**What this task involves:**
Locate the line with "Based on what" in the material. Copy that line and each one after it, through the last, exactly and with nothing else.

□ □ □ □ □

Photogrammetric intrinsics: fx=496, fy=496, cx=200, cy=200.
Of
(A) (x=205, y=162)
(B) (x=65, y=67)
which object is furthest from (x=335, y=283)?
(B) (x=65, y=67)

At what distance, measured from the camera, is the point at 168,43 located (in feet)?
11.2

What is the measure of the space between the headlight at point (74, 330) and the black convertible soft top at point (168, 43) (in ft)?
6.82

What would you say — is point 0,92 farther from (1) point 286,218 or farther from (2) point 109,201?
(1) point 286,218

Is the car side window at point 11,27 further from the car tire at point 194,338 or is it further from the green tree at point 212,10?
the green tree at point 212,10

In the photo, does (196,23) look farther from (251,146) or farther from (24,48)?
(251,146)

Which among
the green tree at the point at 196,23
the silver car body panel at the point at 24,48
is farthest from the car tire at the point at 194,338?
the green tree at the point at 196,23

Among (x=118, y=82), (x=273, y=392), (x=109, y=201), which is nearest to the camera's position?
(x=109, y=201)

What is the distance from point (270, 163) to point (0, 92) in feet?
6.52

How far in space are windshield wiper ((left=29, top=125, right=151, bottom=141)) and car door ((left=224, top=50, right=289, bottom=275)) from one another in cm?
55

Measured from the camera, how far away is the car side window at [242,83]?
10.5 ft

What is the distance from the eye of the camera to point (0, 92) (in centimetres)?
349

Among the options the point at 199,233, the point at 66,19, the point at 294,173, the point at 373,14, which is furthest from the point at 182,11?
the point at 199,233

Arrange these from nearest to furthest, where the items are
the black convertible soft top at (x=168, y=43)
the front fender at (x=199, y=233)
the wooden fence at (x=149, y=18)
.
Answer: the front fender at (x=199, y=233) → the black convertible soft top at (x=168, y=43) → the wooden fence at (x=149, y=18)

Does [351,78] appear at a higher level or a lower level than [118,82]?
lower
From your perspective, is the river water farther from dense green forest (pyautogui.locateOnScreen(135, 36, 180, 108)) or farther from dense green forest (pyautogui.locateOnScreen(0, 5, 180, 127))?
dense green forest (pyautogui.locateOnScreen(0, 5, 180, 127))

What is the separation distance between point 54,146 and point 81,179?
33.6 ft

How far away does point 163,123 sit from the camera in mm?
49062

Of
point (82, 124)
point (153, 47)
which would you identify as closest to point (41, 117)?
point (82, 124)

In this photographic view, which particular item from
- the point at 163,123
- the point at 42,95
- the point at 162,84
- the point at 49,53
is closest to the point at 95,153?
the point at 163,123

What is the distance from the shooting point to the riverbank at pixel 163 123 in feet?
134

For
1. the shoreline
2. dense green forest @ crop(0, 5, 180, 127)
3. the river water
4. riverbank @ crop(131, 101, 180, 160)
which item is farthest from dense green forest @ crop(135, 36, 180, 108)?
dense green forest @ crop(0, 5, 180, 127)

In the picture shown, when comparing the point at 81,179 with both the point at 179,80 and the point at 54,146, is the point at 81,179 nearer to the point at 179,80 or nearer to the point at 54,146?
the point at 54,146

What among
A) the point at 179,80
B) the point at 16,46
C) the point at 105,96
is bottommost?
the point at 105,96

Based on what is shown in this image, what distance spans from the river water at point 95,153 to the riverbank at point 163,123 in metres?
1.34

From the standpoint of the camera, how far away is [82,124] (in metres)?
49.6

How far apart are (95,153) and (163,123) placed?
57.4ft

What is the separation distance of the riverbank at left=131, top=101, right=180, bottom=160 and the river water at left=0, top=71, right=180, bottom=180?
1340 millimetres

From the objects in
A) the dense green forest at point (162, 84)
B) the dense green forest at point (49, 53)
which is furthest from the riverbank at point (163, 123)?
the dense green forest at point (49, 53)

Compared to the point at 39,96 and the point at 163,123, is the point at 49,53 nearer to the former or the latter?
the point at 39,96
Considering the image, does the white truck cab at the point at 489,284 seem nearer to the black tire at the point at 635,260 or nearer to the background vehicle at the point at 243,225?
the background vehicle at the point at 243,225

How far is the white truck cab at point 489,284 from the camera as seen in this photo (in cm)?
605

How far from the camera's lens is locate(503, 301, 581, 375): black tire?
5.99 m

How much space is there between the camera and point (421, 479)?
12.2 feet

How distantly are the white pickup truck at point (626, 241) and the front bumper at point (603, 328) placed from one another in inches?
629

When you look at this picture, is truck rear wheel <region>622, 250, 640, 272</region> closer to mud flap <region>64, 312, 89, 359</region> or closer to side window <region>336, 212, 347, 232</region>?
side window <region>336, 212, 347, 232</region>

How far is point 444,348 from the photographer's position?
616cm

□ □ □ □ □

**Task response:**
Based on what is shown in this image, what distance spans from the river water at point 95,153 to the riverbank at point 163,123 in metres?
1.34

From the standpoint of the camera, how far away is [82,124] (in metres)?
49.6

How far apart are (95,153) and (163,123) placed?
57.4ft

What is the separation distance of the riverbank at left=131, top=101, right=180, bottom=160 and the river water at left=0, top=71, right=180, bottom=180?
1340 millimetres

From the objects in
A) the dense green forest at point (162, 84)
B) the dense green forest at point (49, 53)
which is furthest from the riverbank at point (163, 123)?
the dense green forest at point (49, 53)

Compared to the point at 39,96 and the point at 163,123, is the point at 49,53 nearer to the former or the latter?
the point at 39,96
Considering the image, does the white truck cab at the point at 489,284 seem nearer to the black tire at the point at 635,260 or nearer to the background vehicle at the point at 243,225?
the background vehicle at the point at 243,225

How far is the white truck cab at point 489,284 from the camera as seen in this photo (in cm)?
605

How far from the camera's lens is locate(503, 301, 581, 375): black tire?
5.99 m

How much space is there between the camera and point (421, 479)?
12.2 feet

How distantly are the white pickup truck at point (626, 241) and the front bumper at point (603, 328) placed from one another in inches?
629

When you look at this picture, is truck rear wheel <region>622, 250, 640, 272</region> closer to mud flap <region>64, 312, 89, 359</region> or closer to side window <region>336, 212, 347, 232</region>?
side window <region>336, 212, 347, 232</region>

How far is point 444,348 from the photographer's position?
616cm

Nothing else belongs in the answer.